*** Provided records

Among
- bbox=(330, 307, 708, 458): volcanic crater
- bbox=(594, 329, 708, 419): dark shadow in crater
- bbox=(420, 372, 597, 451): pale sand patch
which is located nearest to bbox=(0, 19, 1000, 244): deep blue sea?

******

### Directions:
Repeat the material above, swapping every "crater" for "caldera" and keeping everything else the same.

### Response to the exercise:
Among
- bbox=(330, 307, 708, 458): volcanic caldera
- bbox=(594, 329, 708, 419): dark shadow in caldera
- bbox=(420, 372, 597, 451): pale sand patch
which is located nearest to bbox=(0, 19, 1000, 244): deep blue sea?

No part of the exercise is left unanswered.